* **Provided text**

Because, you see, what we have now isn't a health-care system, but an illness care system. Go ahead, smoke a pack a day, spend all your free time in your car or in front of the TV, and eat nothing but fat and sugar. You might send yourself into a diabetic coma, but you won't have to pay for the tens of thousands of dollars in medical bills, so what do you care? This doesn't make sense.

The only thing I can say about Medicare is that it shouldn't be given to those who can afford to pay their own health care. If you have over $1,000,000  in cash and property, you shouldn't get it. That just goes without saying. Otherwise, I wouldn't touch that program.

I would, however, eliminate the forced retirement age and make retirement optional after the age of 65. People live longer and are healthier when they're active and productive, so why should we deny them that? I'd also restrict Social Security to those who are retired, don't earn more than $40,000 a year, or don't own more than $1,000,000 in property. Again, I think this is just common sense. We could even give a higher Social Security rate to retired people who work as volunteers. Retired teachers could continue to work in the classroom as volunteers, and that would improve their quality of life. It would be a win-win for everyone.

Speaking of teachers, the teacher strike in Wisconsin has placed a lot of focus on the cost of public education. This is ridiculous, not only because education is only a small part of the budget, but because there is no greater investment in our future. A well-educated student can get a better job, earn more money, and put more money into the economy. A poorly educated student will have a hard time getting a job, is more likely to turn to crime, and will cost society as a whole over time.

* **Action item**
Summarize the commentary on health care, retirement, and education in two sentences. Use only the text to complete this.

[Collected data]
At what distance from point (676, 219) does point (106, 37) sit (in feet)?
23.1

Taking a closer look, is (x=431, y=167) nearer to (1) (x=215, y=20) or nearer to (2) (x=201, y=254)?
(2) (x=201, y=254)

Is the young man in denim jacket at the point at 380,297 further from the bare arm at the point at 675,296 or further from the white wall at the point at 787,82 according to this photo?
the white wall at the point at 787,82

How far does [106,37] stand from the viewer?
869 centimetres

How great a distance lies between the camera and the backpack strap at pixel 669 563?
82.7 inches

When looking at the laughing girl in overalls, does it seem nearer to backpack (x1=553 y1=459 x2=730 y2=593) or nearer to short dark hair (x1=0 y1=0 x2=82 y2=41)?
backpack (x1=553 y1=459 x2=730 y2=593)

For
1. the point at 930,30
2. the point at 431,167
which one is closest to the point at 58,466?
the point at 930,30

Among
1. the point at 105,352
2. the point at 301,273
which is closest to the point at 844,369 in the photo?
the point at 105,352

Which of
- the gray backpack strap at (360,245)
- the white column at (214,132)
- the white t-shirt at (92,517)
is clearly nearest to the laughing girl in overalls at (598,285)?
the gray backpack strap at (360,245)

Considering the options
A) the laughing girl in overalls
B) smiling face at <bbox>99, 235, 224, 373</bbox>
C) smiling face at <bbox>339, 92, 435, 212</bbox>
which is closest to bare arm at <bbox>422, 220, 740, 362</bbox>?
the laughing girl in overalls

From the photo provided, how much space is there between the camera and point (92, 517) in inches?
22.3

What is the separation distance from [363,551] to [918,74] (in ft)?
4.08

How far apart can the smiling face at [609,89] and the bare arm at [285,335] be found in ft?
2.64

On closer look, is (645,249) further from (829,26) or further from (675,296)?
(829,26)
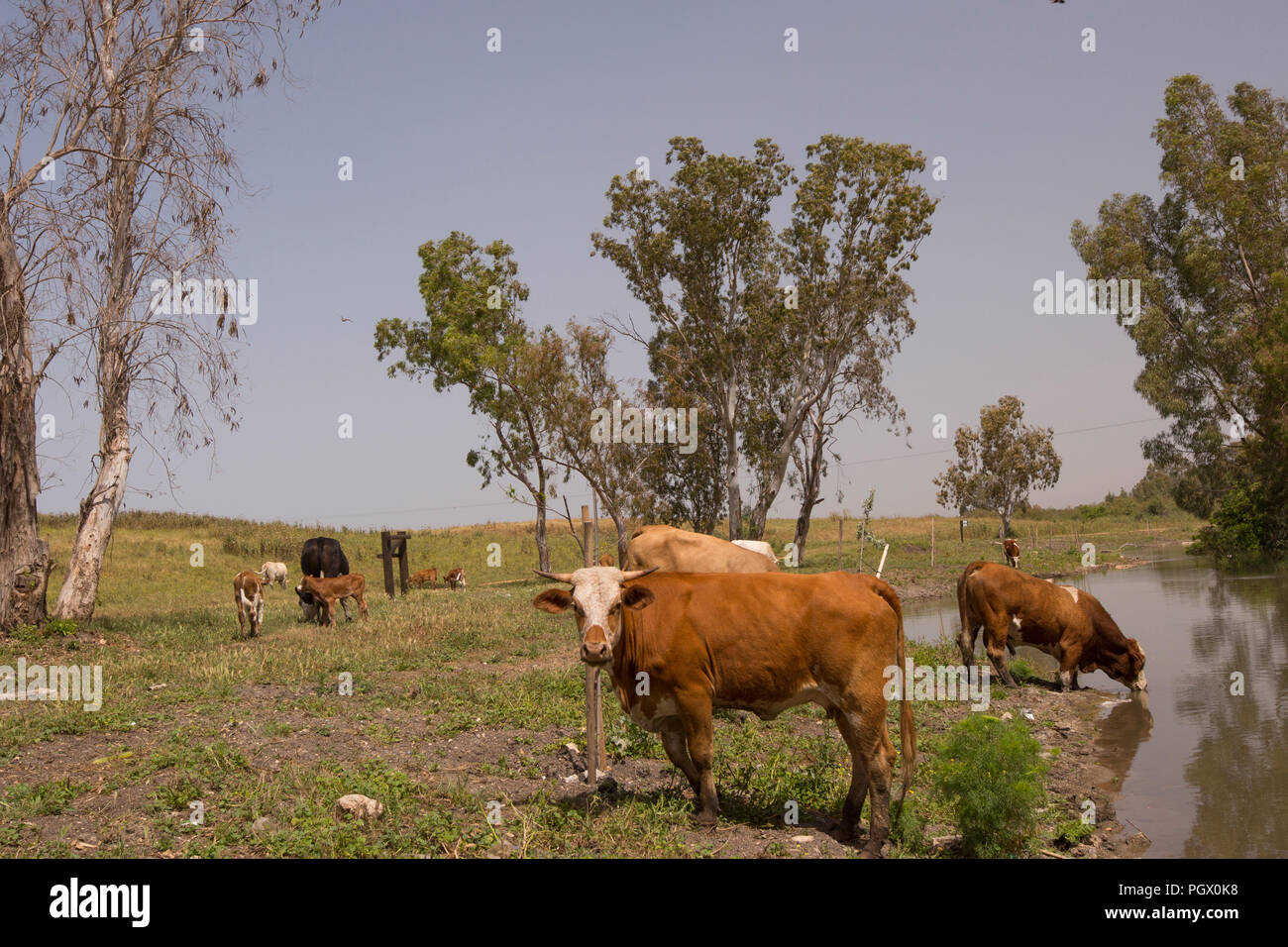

* **Output for this exercise**
The writer calls the current arrangement an illness care system rather than a health-care system, argues that Medicare shouldn't go to people who can afford their own health care, and proposes eliminating the forced retirement age while restricting Social Security by retirement status, income, and property. The writer also calls the focus on public education costs after the Wisconsin teacher strike ridiculous, since education is only a small part of the budget and there is no greater investment in the future.